From the forum thread about the Honda Rancher revving at half throttle, return the passage from "# HELP honda" up to and including "(Jul 16, 2009)", copied word for word.

## [Given text]
** Begin **
# HELP honda rancher reving up at 1/2 throttle



## savilcr (Sep 22, 2010)

I have been doing some work to the Rancher, (lift, external battery, removed air filter and cleaned) and it has been running great, I crank it up to drive up to the truck and it rev’s up like its in neutral or something when I give more than ½ throttle. The only thing I touched on the engine was the round circle shaped metal piece (top middle of the picture) on the top of the carb, it had a spring in it and I was just making sure it was clean, could I have messed anything up by checking this?


----------



## tacoma_2002 (Jul 16, 2009)

A little more info.

It revs like its in neutral? So you mean it quits pulling all together or seems like it slips?

It does fine below half throttle? How is the running of the bike? sputtering etc.


----------



## byrd (Jul 14, 2009)

are u sure its a 07? they switched to the 420 fuel injected in 07..... unless they still made a few of the 400 in 07 that i didnt know about


----------



## hp488 (Sep 23, 2009)

There should be a clip on the top of the needle make sure it is on then check the rubber gasket so that it is sealed very good they are bad about leaking once they are opened up.


----------



## savilcr (Sep 22, 2010)

hp488 said:


> There should be a clip on the top of the needle make sure it is on then check the rubber gasket so that it is sealed very good they are bad about leaking once they are opened up.


A clip? where at? 


The bike is working better now, thinking it just had some bad gas in it that had to be run out. it still hesitates before it starts the usual pick up it used to have.


----------
** End **
## [Raw records]
** Begin **
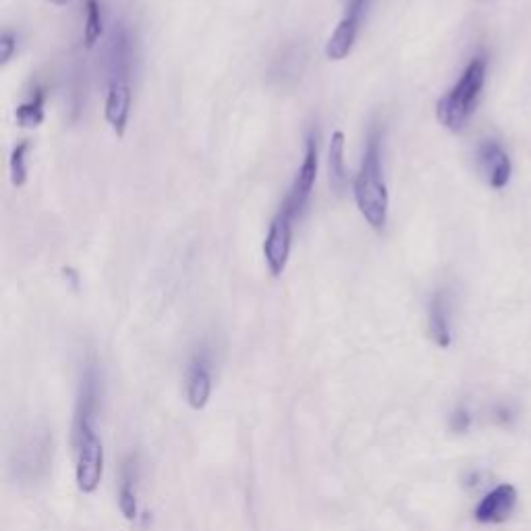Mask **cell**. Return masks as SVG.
Returning <instances> with one entry per match:
<instances>
[{
    "instance_id": "cell-18",
    "label": "cell",
    "mask_w": 531,
    "mask_h": 531,
    "mask_svg": "<svg viewBox=\"0 0 531 531\" xmlns=\"http://www.w3.org/2000/svg\"><path fill=\"white\" fill-rule=\"evenodd\" d=\"M471 424H473V415H471V411H469L465 405L457 407L455 413L451 415V428H453V432H457V434H465V432H469Z\"/></svg>"
},
{
    "instance_id": "cell-6",
    "label": "cell",
    "mask_w": 531,
    "mask_h": 531,
    "mask_svg": "<svg viewBox=\"0 0 531 531\" xmlns=\"http://www.w3.org/2000/svg\"><path fill=\"white\" fill-rule=\"evenodd\" d=\"M293 220L295 216L281 206L270 222V229L264 241V258L272 276H281L287 268L291 256V239H293Z\"/></svg>"
},
{
    "instance_id": "cell-9",
    "label": "cell",
    "mask_w": 531,
    "mask_h": 531,
    "mask_svg": "<svg viewBox=\"0 0 531 531\" xmlns=\"http://www.w3.org/2000/svg\"><path fill=\"white\" fill-rule=\"evenodd\" d=\"M212 386V359L206 351H202L191 359L187 370V401L195 411H200L208 405Z\"/></svg>"
},
{
    "instance_id": "cell-7",
    "label": "cell",
    "mask_w": 531,
    "mask_h": 531,
    "mask_svg": "<svg viewBox=\"0 0 531 531\" xmlns=\"http://www.w3.org/2000/svg\"><path fill=\"white\" fill-rule=\"evenodd\" d=\"M318 177V135H310L305 142V154L303 162L299 166V171L295 175V181L291 185V191L287 195V200L283 206L297 218L303 214L307 202H310V195L314 191Z\"/></svg>"
},
{
    "instance_id": "cell-10",
    "label": "cell",
    "mask_w": 531,
    "mask_h": 531,
    "mask_svg": "<svg viewBox=\"0 0 531 531\" xmlns=\"http://www.w3.org/2000/svg\"><path fill=\"white\" fill-rule=\"evenodd\" d=\"M478 162L492 189H505L509 185L513 171L511 158L498 142H494V139H488V142L480 144Z\"/></svg>"
},
{
    "instance_id": "cell-13",
    "label": "cell",
    "mask_w": 531,
    "mask_h": 531,
    "mask_svg": "<svg viewBox=\"0 0 531 531\" xmlns=\"http://www.w3.org/2000/svg\"><path fill=\"white\" fill-rule=\"evenodd\" d=\"M328 181L330 189L343 195L347 187V169H345V133L334 131L328 146Z\"/></svg>"
},
{
    "instance_id": "cell-17",
    "label": "cell",
    "mask_w": 531,
    "mask_h": 531,
    "mask_svg": "<svg viewBox=\"0 0 531 531\" xmlns=\"http://www.w3.org/2000/svg\"><path fill=\"white\" fill-rule=\"evenodd\" d=\"M27 152H30V142H21L13 148L9 169H11V183L15 187H23L27 181Z\"/></svg>"
},
{
    "instance_id": "cell-8",
    "label": "cell",
    "mask_w": 531,
    "mask_h": 531,
    "mask_svg": "<svg viewBox=\"0 0 531 531\" xmlns=\"http://www.w3.org/2000/svg\"><path fill=\"white\" fill-rule=\"evenodd\" d=\"M517 498V488L513 484H500L478 502L473 519L482 525L505 523L517 507Z\"/></svg>"
},
{
    "instance_id": "cell-21",
    "label": "cell",
    "mask_w": 531,
    "mask_h": 531,
    "mask_svg": "<svg viewBox=\"0 0 531 531\" xmlns=\"http://www.w3.org/2000/svg\"><path fill=\"white\" fill-rule=\"evenodd\" d=\"M494 413H496V419H498V422H500V424H505V426H509V424L513 422V417H515V415H513V409L507 407V405H498Z\"/></svg>"
},
{
    "instance_id": "cell-4",
    "label": "cell",
    "mask_w": 531,
    "mask_h": 531,
    "mask_svg": "<svg viewBox=\"0 0 531 531\" xmlns=\"http://www.w3.org/2000/svg\"><path fill=\"white\" fill-rule=\"evenodd\" d=\"M488 63L484 57H475L451 92H446L436 104V117L442 127L451 131H463L475 113L486 83Z\"/></svg>"
},
{
    "instance_id": "cell-3",
    "label": "cell",
    "mask_w": 531,
    "mask_h": 531,
    "mask_svg": "<svg viewBox=\"0 0 531 531\" xmlns=\"http://www.w3.org/2000/svg\"><path fill=\"white\" fill-rule=\"evenodd\" d=\"M353 193L357 208L368 220V225L374 231H384L388 220V189L382 173V133L378 127H374L368 135Z\"/></svg>"
},
{
    "instance_id": "cell-15",
    "label": "cell",
    "mask_w": 531,
    "mask_h": 531,
    "mask_svg": "<svg viewBox=\"0 0 531 531\" xmlns=\"http://www.w3.org/2000/svg\"><path fill=\"white\" fill-rule=\"evenodd\" d=\"M44 100L46 92L42 88H36L30 100H25L23 104L17 106L15 110V119L23 129H34L40 127L44 121Z\"/></svg>"
},
{
    "instance_id": "cell-12",
    "label": "cell",
    "mask_w": 531,
    "mask_h": 531,
    "mask_svg": "<svg viewBox=\"0 0 531 531\" xmlns=\"http://www.w3.org/2000/svg\"><path fill=\"white\" fill-rule=\"evenodd\" d=\"M359 19L355 17H349L345 15L341 19V23L337 25V30L332 32V36L328 38L326 42V57L330 61H343L349 57V52L353 50V44H355V38H357V32H359Z\"/></svg>"
},
{
    "instance_id": "cell-1",
    "label": "cell",
    "mask_w": 531,
    "mask_h": 531,
    "mask_svg": "<svg viewBox=\"0 0 531 531\" xmlns=\"http://www.w3.org/2000/svg\"><path fill=\"white\" fill-rule=\"evenodd\" d=\"M102 380L96 361L83 368L79 395L73 417V446H75V480L83 494H92L102 482L104 446L96 432V415L100 407Z\"/></svg>"
},
{
    "instance_id": "cell-14",
    "label": "cell",
    "mask_w": 531,
    "mask_h": 531,
    "mask_svg": "<svg viewBox=\"0 0 531 531\" xmlns=\"http://www.w3.org/2000/svg\"><path fill=\"white\" fill-rule=\"evenodd\" d=\"M119 507L125 519L133 521L137 517V459L135 457H129L121 469Z\"/></svg>"
},
{
    "instance_id": "cell-5",
    "label": "cell",
    "mask_w": 531,
    "mask_h": 531,
    "mask_svg": "<svg viewBox=\"0 0 531 531\" xmlns=\"http://www.w3.org/2000/svg\"><path fill=\"white\" fill-rule=\"evenodd\" d=\"M52 463V434L48 428L34 426L15 446L13 473L23 484H36L48 473Z\"/></svg>"
},
{
    "instance_id": "cell-2",
    "label": "cell",
    "mask_w": 531,
    "mask_h": 531,
    "mask_svg": "<svg viewBox=\"0 0 531 531\" xmlns=\"http://www.w3.org/2000/svg\"><path fill=\"white\" fill-rule=\"evenodd\" d=\"M108 88L104 117L113 131L123 137L131 113V40L123 23H117L110 34L108 52Z\"/></svg>"
},
{
    "instance_id": "cell-16",
    "label": "cell",
    "mask_w": 531,
    "mask_h": 531,
    "mask_svg": "<svg viewBox=\"0 0 531 531\" xmlns=\"http://www.w3.org/2000/svg\"><path fill=\"white\" fill-rule=\"evenodd\" d=\"M104 34V21L100 0H86V25H83V40L88 48H94Z\"/></svg>"
},
{
    "instance_id": "cell-11",
    "label": "cell",
    "mask_w": 531,
    "mask_h": 531,
    "mask_svg": "<svg viewBox=\"0 0 531 531\" xmlns=\"http://www.w3.org/2000/svg\"><path fill=\"white\" fill-rule=\"evenodd\" d=\"M428 330L432 341L446 349L453 343L451 332V312H449V297L444 291H436L428 305Z\"/></svg>"
},
{
    "instance_id": "cell-20",
    "label": "cell",
    "mask_w": 531,
    "mask_h": 531,
    "mask_svg": "<svg viewBox=\"0 0 531 531\" xmlns=\"http://www.w3.org/2000/svg\"><path fill=\"white\" fill-rule=\"evenodd\" d=\"M366 7H368V0H345V15L355 17V19L361 21Z\"/></svg>"
},
{
    "instance_id": "cell-22",
    "label": "cell",
    "mask_w": 531,
    "mask_h": 531,
    "mask_svg": "<svg viewBox=\"0 0 531 531\" xmlns=\"http://www.w3.org/2000/svg\"><path fill=\"white\" fill-rule=\"evenodd\" d=\"M50 3L57 5V7H65L69 3V0H50Z\"/></svg>"
},
{
    "instance_id": "cell-19",
    "label": "cell",
    "mask_w": 531,
    "mask_h": 531,
    "mask_svg": "<svg viewBox=\"0 0 531 531\" xmlns=\"http://www.w3.org/2000/svg\"><path fill=\"white\" fill-rule=\"evenodd\" d=\"M17 50V40L13 34H5L0 40V57H3V65H7Z\"/></svg>"
}]
</instances>
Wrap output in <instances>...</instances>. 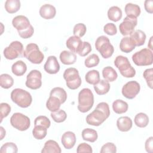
** End **
## [Reply to the task]
# HELP honda rancher reving up at 1/2 throttle



## savilcr (Sep 22, 2010)

I have been doing some work to the Rancher, (lift, external battery, removed air filter and cleaned) and it has been running great, I crank it up to drive up to the truck and it rev’s up like its in neutral or something when I give more than ½ throttle. The only thing I touched on the engine was the round circle shaped metal piece (top middle of the picture) on the top of the carb, it had a spring in it and I was just making sure it was clean, could I have messed anything up by checking this?


----------



## tacoma_2002 (Jul 16, 2009)